PORTLAND, Ore. — Police released the names of three other victims of the Sunday bus crash on I-84 in Eastern Oregon. Nine people died, including a woman from Washington and a Korean couple who had been staying with relatives in Washington.
They were identified as Yongho Lee, 75, of Lynnwood, Oun Hong Jung, 67, of South Korea and his wife, Joong Wha Kim, 63.
Authorities said an 11-year-old girl from South Korea was among those killed.
Oregon State Police officials identified the girl Wednesday as Youmin Kim, who was visiting relatives in British Columbia before the nine-day bus tour of the western United States.
Authorities earlier said 57-year-old Dale Osborn of Spanaway died in the crash.
The crash occurred as the bus was returning to Vancouver, B.C., on the final leg of the vacation tour.
Vice Consul Chul Ho Choi, who went to Pendleton, Ore., from Seattle to help authorities with translations and to notify relatives, said five of the victims were South Korean citizens.
Another 38 people were injured, including driver Haeng Kyu Hwang, 54, of Vancouver, B.C.
At least 10 people remained hospitalized Wednesday afternoon at facilities stretching from Boise, Idaho, to Portland, Ore.

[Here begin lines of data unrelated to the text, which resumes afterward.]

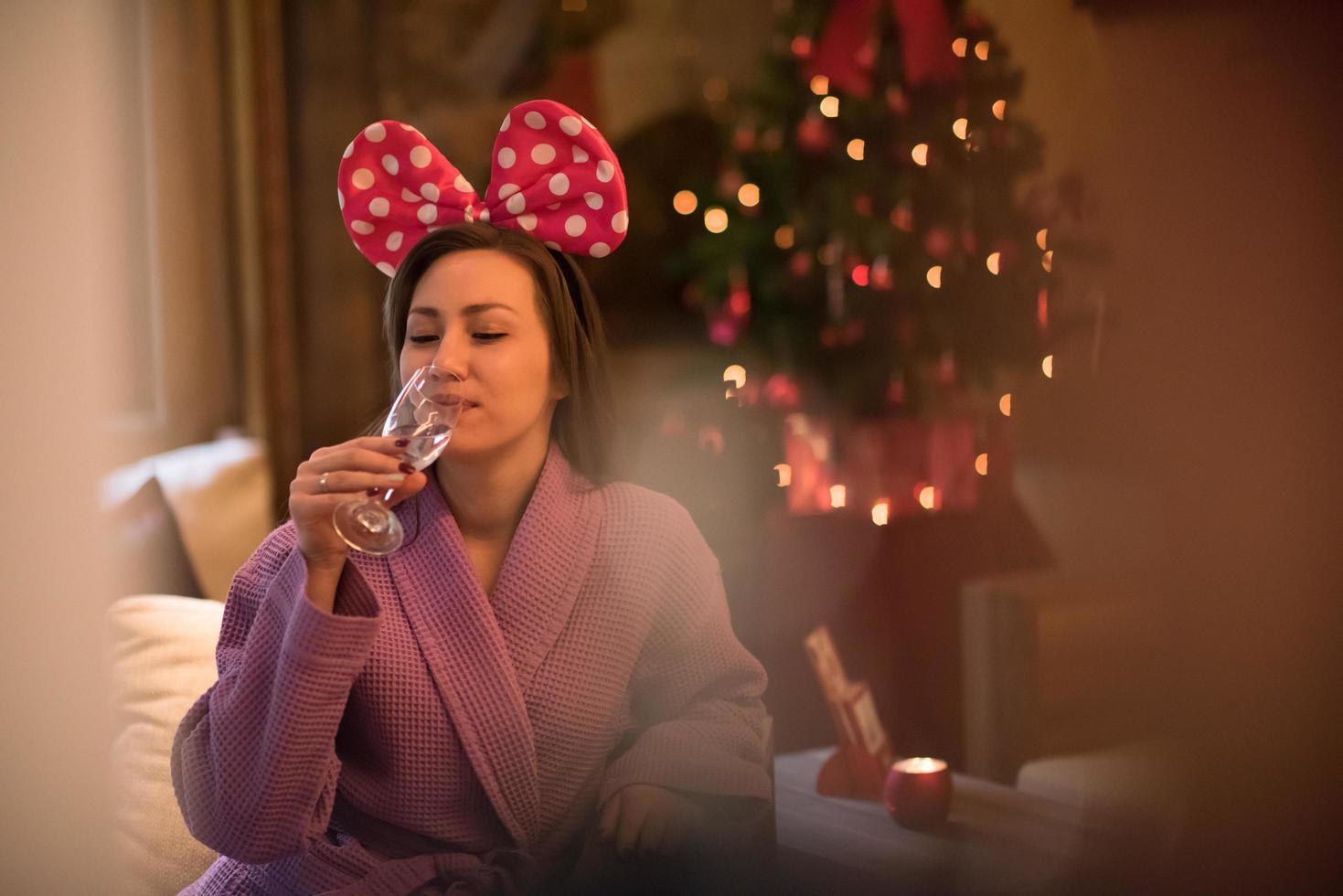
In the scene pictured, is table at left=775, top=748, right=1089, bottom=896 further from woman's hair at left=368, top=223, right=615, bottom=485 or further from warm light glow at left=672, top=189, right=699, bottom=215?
warm light glow at left=672, top=189, right=699, bottom=215

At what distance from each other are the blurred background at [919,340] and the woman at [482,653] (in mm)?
386

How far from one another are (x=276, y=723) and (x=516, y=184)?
50cm

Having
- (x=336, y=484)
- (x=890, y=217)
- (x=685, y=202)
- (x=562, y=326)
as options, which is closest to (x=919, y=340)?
(x=890, y=217)

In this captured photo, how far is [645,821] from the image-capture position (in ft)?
3.22

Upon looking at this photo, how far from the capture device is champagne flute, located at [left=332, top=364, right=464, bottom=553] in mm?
850

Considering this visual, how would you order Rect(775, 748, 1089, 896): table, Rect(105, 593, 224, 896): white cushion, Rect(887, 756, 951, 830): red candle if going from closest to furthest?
1. Rect(105, 593, 224, 896): white cushion
2. Rect(775, 748, 1089, 896): table
3. Rect(887, 756, 951, 830): red candle

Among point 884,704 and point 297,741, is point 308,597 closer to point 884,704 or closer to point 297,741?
point 297,741

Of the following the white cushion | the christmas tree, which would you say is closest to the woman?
the white cushion

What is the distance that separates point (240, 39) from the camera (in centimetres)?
249

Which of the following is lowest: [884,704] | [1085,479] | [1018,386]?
[884,704]

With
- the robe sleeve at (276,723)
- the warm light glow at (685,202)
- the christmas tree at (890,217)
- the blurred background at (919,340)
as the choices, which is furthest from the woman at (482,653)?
the warm light glow at (685,202)

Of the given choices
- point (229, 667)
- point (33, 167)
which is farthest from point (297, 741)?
point (33, 167)

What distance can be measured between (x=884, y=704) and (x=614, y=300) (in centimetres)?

State troopers have been going to hospitals with photographs of unclaimed property, including purses and luggage, in an effort to return items found at the scene.
The cause of the crash has yet to be released, and police have said it could take a month or more to determine whether the driver was at fault.
The investigative team includes police and three National Transportation Safety Board inspectors.
The crash occurred near a spot on the interstate called Deadman Pass, at the top of a steep, 7-mile descent from the Blue Mountains. There were icy spots, but nothing unusual for this time of year.
“The crash happened on a pretty straight stretch before they headed down the hill,” said Tom Strandberg, a spokesman for the Oregon Department of Transportation.
The posted speed limit is 55 mph for trucks and buses and 65 mph for cars. Drivers, however, are required to go slower in treacherous conditions.
Despite its foreboding name — coined in pioneer times long before the automobile — the pass had not been deadly in the 21st century.
In the past 10 years, there had been 59 accidents, but no deaths, on that stretch of highway, Strandberg said.
Transportation Department records show Sunday’s crash to be the state’s deadliest since a two-car collision in Portland killed nine in October 1971.
Six years before that, a Greyhound bus lost control on an icy section of I-5 in southwest Oregon.
The Christmas Eve crash killed 14 people.